Introduction -- Basic Arrangements -- Queries and Free Functions -- Arrangements of Unbounded Curves -- Arrangement-Traits Classes -- Extending the Arrangement -- Adapting to Boost Graphs -- Operations on (Curved) Polygons -- Minkowski Sums and Offset Polygons -- Envelopes -- Prospects -- Bibliography -- Index.

Arrangements of curves constitute fundamental structures that have been intensively studied in computational geometry. Arrangements have numerous applications in a wide range of areas – examples include geographic information systems, robot motion planning, statistics, computer-assisted surgery and molecular biology. Implementing robust algorithms for arrangements is a notoriously difficult task, and the CGAL arrangements package is the first robust, comprehensive, generic and efficient implementation of data structures and algorithms for arrangements of curves.   This book is about how to use CGAL two-dimensional arrangements to solve problems. The authors first demonstrate the features of the arrangement package and related packages using small example programs.
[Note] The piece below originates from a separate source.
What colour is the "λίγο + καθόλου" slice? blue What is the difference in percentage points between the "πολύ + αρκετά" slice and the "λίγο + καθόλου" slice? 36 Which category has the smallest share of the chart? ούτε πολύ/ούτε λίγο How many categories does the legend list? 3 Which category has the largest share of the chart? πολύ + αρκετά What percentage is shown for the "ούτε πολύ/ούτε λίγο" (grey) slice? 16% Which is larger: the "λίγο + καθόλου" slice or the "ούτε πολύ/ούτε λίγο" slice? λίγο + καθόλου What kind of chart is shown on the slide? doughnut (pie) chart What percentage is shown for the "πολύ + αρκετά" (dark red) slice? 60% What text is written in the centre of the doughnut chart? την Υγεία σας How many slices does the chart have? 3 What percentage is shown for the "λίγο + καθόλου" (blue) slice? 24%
They then describe applications, i.e., complete standalone programs written on top of CGAL arrangements used to solve meaningful problems – for example, finding the minimum-area triangle defined by a set of points, planning the motion of a polygon translating among polygons in the plane, computing the offset polygon, finding the largest common point sets under approximate congruence, constructing the farthest-point Voronoi diagram, coordinating the motion of two discs moving among obstacles in the plane, and performing Boolean operations on curved polygons.   The book contains comprehensive explanations of the solution programs, many illustrations, and detailed notes on further reading, and it is supported by a website that contains downloadable software and exercises. It will be suitable for graduate students and researchers involved in applied research in computational geometry, and for professionals who require worked-out solutions to real-life geometric problems. It is assumed that the reader is familiar with the C++ programming-language and with the basics of the generic-programming paradigm.